Below are the entries; give again exactly the lines from the one mentioning "United States, site archbold_FL-17." through the one mentioning "genus: Martes", inclusive.
#### STORED DATA
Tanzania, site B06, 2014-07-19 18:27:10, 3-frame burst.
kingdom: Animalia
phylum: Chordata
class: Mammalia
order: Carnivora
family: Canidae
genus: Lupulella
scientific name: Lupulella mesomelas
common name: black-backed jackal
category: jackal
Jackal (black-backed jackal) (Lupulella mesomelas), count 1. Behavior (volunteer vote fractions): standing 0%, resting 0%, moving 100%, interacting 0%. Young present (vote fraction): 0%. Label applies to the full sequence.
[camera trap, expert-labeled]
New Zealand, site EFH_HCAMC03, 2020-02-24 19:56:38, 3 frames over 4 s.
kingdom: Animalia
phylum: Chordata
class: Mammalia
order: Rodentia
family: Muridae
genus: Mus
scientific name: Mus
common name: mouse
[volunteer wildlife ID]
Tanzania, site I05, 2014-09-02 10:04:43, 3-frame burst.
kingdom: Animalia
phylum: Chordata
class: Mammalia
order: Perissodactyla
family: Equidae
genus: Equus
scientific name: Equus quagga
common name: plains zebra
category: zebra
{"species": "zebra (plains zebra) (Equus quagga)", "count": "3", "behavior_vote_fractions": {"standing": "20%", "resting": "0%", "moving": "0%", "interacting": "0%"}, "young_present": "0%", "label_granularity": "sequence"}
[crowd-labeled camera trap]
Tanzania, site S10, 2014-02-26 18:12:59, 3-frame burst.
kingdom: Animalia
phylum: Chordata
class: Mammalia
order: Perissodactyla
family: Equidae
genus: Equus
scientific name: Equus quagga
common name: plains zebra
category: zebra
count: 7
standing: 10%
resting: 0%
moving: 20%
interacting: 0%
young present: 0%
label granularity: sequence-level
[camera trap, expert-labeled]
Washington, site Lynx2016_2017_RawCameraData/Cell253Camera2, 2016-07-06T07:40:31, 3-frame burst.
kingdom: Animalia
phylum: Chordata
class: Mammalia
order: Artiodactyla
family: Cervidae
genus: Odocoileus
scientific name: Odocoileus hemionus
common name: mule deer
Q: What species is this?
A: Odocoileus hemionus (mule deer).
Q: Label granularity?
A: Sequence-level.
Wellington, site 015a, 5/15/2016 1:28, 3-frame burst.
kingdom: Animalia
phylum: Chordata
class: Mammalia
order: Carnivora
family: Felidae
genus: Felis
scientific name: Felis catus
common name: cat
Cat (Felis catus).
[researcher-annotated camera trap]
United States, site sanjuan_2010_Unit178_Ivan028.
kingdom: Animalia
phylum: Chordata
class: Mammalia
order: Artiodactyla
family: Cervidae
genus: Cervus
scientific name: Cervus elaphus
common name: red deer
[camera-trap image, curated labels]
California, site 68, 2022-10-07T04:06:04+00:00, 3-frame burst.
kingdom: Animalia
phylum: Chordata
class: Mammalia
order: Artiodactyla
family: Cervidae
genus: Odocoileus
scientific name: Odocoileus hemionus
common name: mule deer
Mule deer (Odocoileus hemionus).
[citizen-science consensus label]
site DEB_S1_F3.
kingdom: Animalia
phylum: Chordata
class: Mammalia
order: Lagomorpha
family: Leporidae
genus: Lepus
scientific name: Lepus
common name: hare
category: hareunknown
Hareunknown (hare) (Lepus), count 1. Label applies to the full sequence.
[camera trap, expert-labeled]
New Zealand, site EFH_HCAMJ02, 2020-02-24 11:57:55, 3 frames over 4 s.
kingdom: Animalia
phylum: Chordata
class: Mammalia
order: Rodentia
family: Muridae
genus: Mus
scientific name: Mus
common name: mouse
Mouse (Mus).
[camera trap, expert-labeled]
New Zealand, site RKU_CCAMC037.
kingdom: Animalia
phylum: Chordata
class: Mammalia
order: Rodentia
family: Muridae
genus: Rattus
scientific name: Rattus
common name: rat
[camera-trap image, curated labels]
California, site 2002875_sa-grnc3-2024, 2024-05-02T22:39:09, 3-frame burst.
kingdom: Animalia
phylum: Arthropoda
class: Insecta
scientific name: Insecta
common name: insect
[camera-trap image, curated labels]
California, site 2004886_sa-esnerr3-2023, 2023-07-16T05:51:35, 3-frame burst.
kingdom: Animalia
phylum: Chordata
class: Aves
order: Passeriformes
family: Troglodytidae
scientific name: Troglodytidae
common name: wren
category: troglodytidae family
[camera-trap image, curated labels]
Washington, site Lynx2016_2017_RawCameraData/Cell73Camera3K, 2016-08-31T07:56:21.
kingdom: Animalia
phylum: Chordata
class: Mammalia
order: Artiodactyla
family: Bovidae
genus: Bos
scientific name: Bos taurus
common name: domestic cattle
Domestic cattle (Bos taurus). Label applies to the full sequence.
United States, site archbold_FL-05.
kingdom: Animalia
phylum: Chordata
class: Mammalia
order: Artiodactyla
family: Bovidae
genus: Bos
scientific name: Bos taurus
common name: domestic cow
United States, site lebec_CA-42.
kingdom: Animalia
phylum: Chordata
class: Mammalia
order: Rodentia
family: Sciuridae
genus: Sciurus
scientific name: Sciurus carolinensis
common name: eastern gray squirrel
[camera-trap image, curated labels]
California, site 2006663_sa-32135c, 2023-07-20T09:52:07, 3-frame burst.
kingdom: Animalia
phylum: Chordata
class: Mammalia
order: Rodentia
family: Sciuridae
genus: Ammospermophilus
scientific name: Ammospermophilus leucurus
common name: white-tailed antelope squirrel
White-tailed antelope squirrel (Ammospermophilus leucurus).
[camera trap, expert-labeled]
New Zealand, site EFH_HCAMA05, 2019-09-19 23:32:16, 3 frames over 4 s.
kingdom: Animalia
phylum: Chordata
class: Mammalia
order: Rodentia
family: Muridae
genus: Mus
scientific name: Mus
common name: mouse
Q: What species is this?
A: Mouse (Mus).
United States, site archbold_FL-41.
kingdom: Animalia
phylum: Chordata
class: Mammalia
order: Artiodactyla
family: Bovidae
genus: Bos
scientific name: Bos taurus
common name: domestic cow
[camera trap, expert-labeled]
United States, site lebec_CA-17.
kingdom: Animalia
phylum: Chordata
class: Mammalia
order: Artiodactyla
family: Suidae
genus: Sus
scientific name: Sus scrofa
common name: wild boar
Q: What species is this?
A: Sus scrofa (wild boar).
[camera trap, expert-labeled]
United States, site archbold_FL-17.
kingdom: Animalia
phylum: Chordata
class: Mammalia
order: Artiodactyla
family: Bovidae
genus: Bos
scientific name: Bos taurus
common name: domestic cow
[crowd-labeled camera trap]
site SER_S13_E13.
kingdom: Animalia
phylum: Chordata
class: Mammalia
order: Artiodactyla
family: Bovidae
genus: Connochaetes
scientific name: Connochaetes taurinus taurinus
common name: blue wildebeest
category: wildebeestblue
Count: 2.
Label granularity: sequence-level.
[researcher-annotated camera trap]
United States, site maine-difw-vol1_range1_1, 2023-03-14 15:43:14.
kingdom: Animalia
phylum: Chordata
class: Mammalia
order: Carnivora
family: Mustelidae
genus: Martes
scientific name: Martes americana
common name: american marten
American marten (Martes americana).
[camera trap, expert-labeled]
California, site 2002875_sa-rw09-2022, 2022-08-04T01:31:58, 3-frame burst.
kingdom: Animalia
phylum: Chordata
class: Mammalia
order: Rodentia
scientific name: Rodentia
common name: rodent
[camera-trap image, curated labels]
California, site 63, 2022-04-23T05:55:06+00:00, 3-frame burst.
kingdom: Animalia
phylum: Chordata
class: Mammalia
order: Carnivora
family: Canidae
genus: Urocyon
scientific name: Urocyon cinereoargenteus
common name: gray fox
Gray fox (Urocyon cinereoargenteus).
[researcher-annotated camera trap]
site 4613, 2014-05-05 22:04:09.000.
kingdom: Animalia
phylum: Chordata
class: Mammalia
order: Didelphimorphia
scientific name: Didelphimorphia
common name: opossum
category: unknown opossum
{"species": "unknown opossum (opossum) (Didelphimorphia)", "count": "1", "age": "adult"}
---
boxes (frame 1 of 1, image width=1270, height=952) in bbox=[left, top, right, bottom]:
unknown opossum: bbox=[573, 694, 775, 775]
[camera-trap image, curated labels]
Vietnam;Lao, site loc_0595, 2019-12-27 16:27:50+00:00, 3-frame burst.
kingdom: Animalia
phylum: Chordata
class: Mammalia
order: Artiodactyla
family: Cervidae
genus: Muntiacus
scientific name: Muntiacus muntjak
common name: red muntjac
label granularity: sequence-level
########
* RESPONSE BOX
United States, site archbold_FL-17.
kingdom: Animalia
phylum: Chordata
class: Mammalia
order: Artiodactyla
family: Bovidae
genus: Bos
scientific name: Bos taurus
common name: domestic cow
[crowd-labeled camera trap]
site SER_S13_E13.
kingdom: Animalia
phylum: Chordata
class: Mammalia
order: Artiodactyla
family: Bovidae
genus: Connochaetes
scientific name: Connochaetes taurinus taurinus
common name: blue wildebeest
category: wildebeestblue
Count: 2.
Label granularity: sequence-level.
[researcher-annotated camera trap]
United States, site maine-difw-vol1_range1_1, 2023-03-14 15:43:14.
kingdom: Animalia
phylum: Chordata
class: Mammalia
order: Carnivora
family: Mustelidae
genus: Martes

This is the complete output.